Plaintiff made the last investment he challenges here on August 13, 1984, and he filed the complaint commencing this lawsuit more than five years later on December 28, 1989.

DISCUSSION

1. Applicable Legal Requirements

A party seeking summary judgment must demonstrate that “there is no genuine issue as to any material fact.” Fed.R.Civ.P. 56(c); Knight v. U.S. Fire Ins. Co., 804 F.2d 9, 11 (2d Cir.1986), cert. denied, 480 U.S. 932, 107 S.Ct. 1570, 94 L.Ed.2d 762 (1987); see Celotex Corp. v. Catrett, 477 U.S. 317, 106 S.Ct. 2548, 91 L.Ed.2d 265 (1986). “When the moving party has carried its burden under Rule 56(c), its opponent must do more than simply show that there is some metaphysical doubt as to the material facts.” Matsushita Elec. Industrial Co. v. Zenith Radio Corp., 475 U.S. 574, 586, 106 S.Ct. 1348, 1356, 89 L.Ed.2d 538 (1986). It must establish that there is a “genuine issue for trial.” Id. at 587, 106 S.Ct. at 1356. “In considering the motion, the court’s responsibility is not to resolve disputed issues of fact but to assess whether there are any factual issues to be tried, while resolving ambiguities and drawing reasonable inferenees against the moving party.” Knight, 804 F.2d at 11. The inquiry under a motion for summary judgment is thus the same as that under a motion for a directed verdict: “whether the evidence presents a sufficient disagreement to require submission to a jury or whether it is so one-sided that one party must prevail as a matter of law.” Anderson v. Liberty Lobby, Inc., 477 U.S. 242, 251-52, 106 S.Ct. 2505, 2512, 91 L.Ed.2d 202 (1986).

****

**Requirements**:
1. Print the passage of the summary judgment excerpt that opens with the words containing "Plaintiff made the" and closes with "December 28, 1989.".
2. Name every court case cited in the summary judgment excerpt, listing each one once under its full case name.
The material that follows plays no part in what is asked here.

**Raw data**:

****

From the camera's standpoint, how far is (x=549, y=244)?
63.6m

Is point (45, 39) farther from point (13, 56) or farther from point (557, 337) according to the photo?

****

**Final answers**:
1.
Plaintiff made the last investment he challenges here on August 13, 1984, and he filed the complaint commencing this lawsuit more than five years later on December 28, 1989.

2.
Knight v. U.S. Fire Ins. Co.
Celotex Corp. v. Catrett
Matsushita Elec. Industrial Co. v. Zenith Radio Corp.
Anderson v. Liberty Lobby, Inc.